The CPM conference, sponsored by Contingency Planning and Management magazine, was aimed more at the business continuity professional than at any specific industry. Attendees included business continuity planners from large and small companies, government agencies, hospitals and emergency management bodies like police and fire departments. Vendors of business continuity products and services were also in attendance, as well as companies or training and certification in business continuity planning and auditing.

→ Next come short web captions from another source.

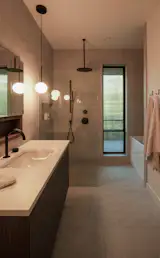 In the primary bathroom, the floor and wall tile is Quartziti Glacier by Satements. The Bola Sphere Suspension Lamp is by Pablo Designs.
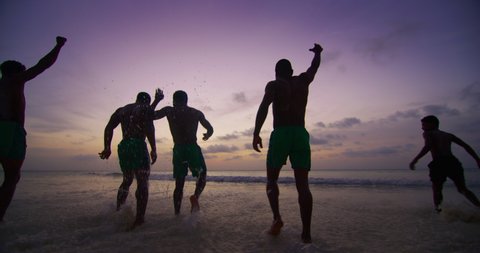 The young african happy carefree men friends are running towards the sea and having fun to splash a water on a sunset. Concept: lifestyle, holidays, happiness, vacation, friendship,freedom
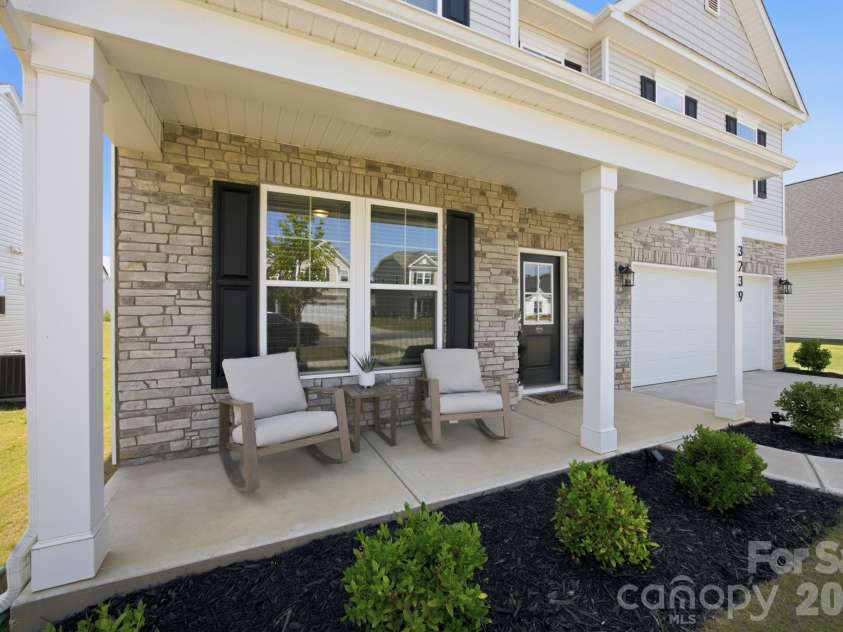 3239 Laurel Brook Drive, Denver, NC 28037.  MLS# CAR4396300, YatesRealty ID 35335. Charming covered front porch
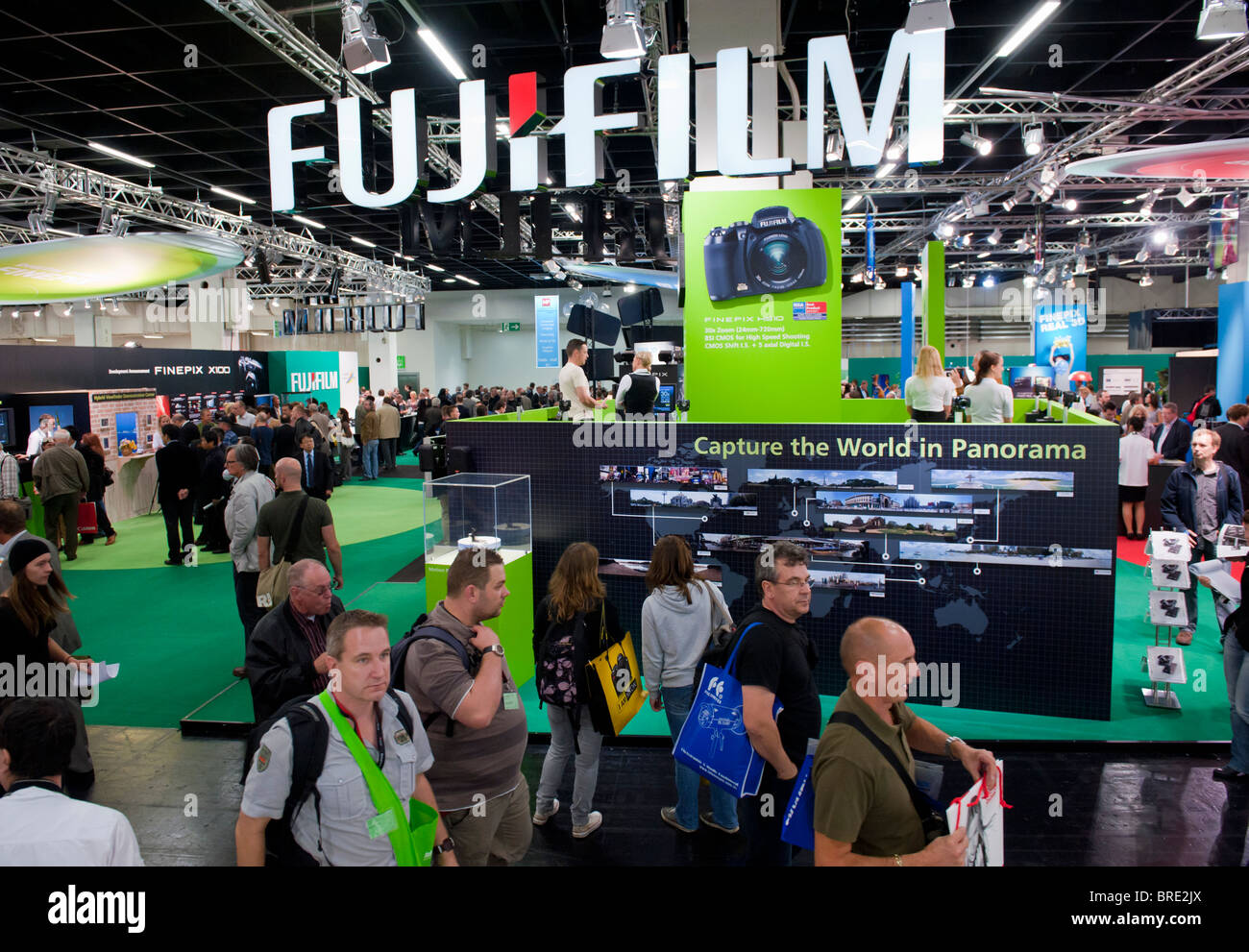 Crowds passing Fujifilm stand at Photokina digital imaging trade show in Cologne Germany Stock Photo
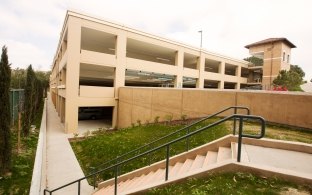 An external view of the Soka University of America parking structure from grade level.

Given the greater concentration of BC professions, the CPM conference was more heavily larded with tutorials and sessions aimed at the profession; from how to perform various planning tasks to how to get the backing of senior management (and an adequate budget) for building, maintaining, testing and exercising a BC plan and how to measure your organization's level of preparedness compared with others in your field or geographic area. Exhibitors offered specific solutions to BC problems: call centers to notify your employees during a crisis; remote-site computer installations; software to help in the preparation of BC plans; data recovery services; rentable space, with furniture, that can be used as temporary housing for a displaced office; university programs for undergraduate and graduate degrees in crisis management and information assurance; professional training and certification. One of the vendors offered a complete line of survival equipment, including portable toilets, smoke hoods and air masks, motion-charged flashlights, emergency medical kits and equipment; storable food and water, and communications equipment. Priced reasonably, the kits and items are available for home or business.

How prepared are we? Listening to speakers at these two conferences, our businesses are far better prepared than in the year 2000, better, even than after 9/11. Preparedness varies by industry, with the financial industry (banking, insurance and trading) probably the best prepared. Other areas that are becoming reasonably well prepared are infrastructure industries (electric power generation and transmission, transportation, hospitals and municipal health services, emergency response agencies (police, fire, EMT), water supply and others). Other industries (manufacturing, retail, service industries, etc.) lag behind considerably. In the event of a major emergency (hurricane, tornado, major fire, contamination of one sort or another, power outage, bombing) our lights soon will go on again, our phones will work, our ATM's will eventually give cash, ambulances and hospitals will do their jobs, municipal services (sanitation, traffic control, police and fire departments) will be available, and we will be able to trade stocks, bonds and commodities, at least in those major cities that have taken these activities seriously, as many have.

We may not have become better at averting disasters, but we definitely becoming more resilient to them.